Kubernetes Rails Sidekiq Liveness Probe

sidekiq-errors-away

Before we dive into the details, I'd like to say that you may don't need a Sidekiq liveness probe if you only get a few Sidekiq instances on production and it's integrated with an error tracking system. Better to keep things simple.

The Issue

The only issue I've encountered on Production about Sidekiq workers not working is the outage of Redis. Sidekiq noticed this but didn't restart, just pending there. It's a good design since lots of companies these days still not using docker.

From the Source Code of Sidekiq, we can see that it catches all the errors, so the Sidekiq process will keep running in the background.

rescue => e
  # ignore all redis/network issues
  logger.error("heartbeat: #{e}")
  # don't lose the counts if there was a network issue
  Processor::PROCESSED.incr(procd)
  Processor::FAILURE.incr(fails)
end

Here are the Sidekiq error messages when Redis server is down.
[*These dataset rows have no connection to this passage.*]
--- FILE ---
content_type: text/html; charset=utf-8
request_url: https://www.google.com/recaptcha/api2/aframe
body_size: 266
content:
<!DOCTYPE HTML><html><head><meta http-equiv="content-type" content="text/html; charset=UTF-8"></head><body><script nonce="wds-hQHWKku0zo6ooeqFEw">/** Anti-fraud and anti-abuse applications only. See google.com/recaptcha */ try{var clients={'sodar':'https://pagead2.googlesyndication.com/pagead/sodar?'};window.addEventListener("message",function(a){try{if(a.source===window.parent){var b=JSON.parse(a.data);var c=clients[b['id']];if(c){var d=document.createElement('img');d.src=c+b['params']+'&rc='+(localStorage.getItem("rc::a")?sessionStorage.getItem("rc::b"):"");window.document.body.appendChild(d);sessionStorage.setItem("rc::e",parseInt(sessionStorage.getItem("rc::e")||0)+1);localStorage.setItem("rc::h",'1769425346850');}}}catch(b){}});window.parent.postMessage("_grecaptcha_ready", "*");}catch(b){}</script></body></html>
2020-12-20T10:47:09.966Z pid=12434 tid=6ka ERROR: heartbeat: Error connecting to Redis on 127.0.0.1:6379 (Errno::ECONNREFUSED)
2020-12-20T10:47:44.693Z pid=12434 tid=6jy WARN: Redis::CannotConnectError: Error connecting to Redis on 127.0.0.1:6379 (Errno::ECONNREFUSED)

Solution

The solution is simple, you can just integrate an error tracking service into your project, for example, Rollbar, to log all the errors on production and create an alert message to your Slack channel.

I've tested it on my local, it runs out that Rollbar works well on this kind of thing.

sidekiq-rollbar-log

But we can take a further step forward, I'd like to make sure no job will be lost after restart Sidekiq.

How to restart Sidekiq without loosing Jobs

When the job is processing in the background, you should not just kill the Sidekiq process directly, instead we want to restart it gracefully.

System provides Job Signals to interact with background jobs, we call it Job Control, and we can tell the job to stop ingesting new jobs by sending signals.

Sidekiq responds to Several Signals, the signal that can be used here is SIGTSTP.

The SIGTSTP signal is an interactive stop signal. Unlike SIGSTOP, this signal can be handled and ignored.

Your program should handle this signal if you have a special need to leave files or system tables in a secure state when a process is stopped. For example, programs that turn off echoing should handle SIGTSTP so they can turn echoing back on before stopping.

Finally, we get the right signal for stopping the background job, but when we send this signal to Sidekiq. Since I'm using Kubernetes as our pods' management, the following tutorial is about the implementation in K8s.

How to implement Sidekiq Probes In Kubernetes

The first thing about when to send the signal is that we must figure out the Lifecycle of Kubernetes pods termination. It looks like this:

  1. The pod is set to the Terminating State and stop getting new traffic
  2. preStop Hook is executed
  3. SIGTERM signal is sent to the pod
  4. Kubernetes waits for a grace period
  5. SIGKILL signal is sent to the pod, and the pod is removed

To set a gracefully restart, we can send the signal SIGTSTP at #2 stage proStop Hook with a terminationGracePeriodSeconds value to let the processing jobs finally to be done.

There is already a Gem to support Sidekiq Liveness Probe and readinessProbe .

spec:
  containers:
    - name: my_app
      image: my_app:latest
      env:
        - name: RAILS_ENV
          value: production
      command:
        - bundle
        - exec
        - sidekiq
      ports:
        - containerPort: 7433
      livenessProbe:
        httpGet:
          path: /
          port: 7433
        initialDelaySeconds: 80 # app specific. Time your sidekiq takes to start processing.
        timeoutSeconds: 5 # can be much less
      readinessProbe:
        httpGet:
          path: /
          port: 7433
        initialDelaySeconds: 80 # app specific
        timeoutSeconds: 5 # can be much less
      lifecycle:
        preStop:
          exec:
            # SIGTERM triggers a quick exit; gracefully terminate instead
            command: ["kube/sidekiq_quiet"]
  terminationGracePeriodSeconds: 60 # put your longest Job time here plus security time.

Please aware that you'd better not run time-consuming jobs, or you may see your Sidekiq pods in Terminating status in a long time.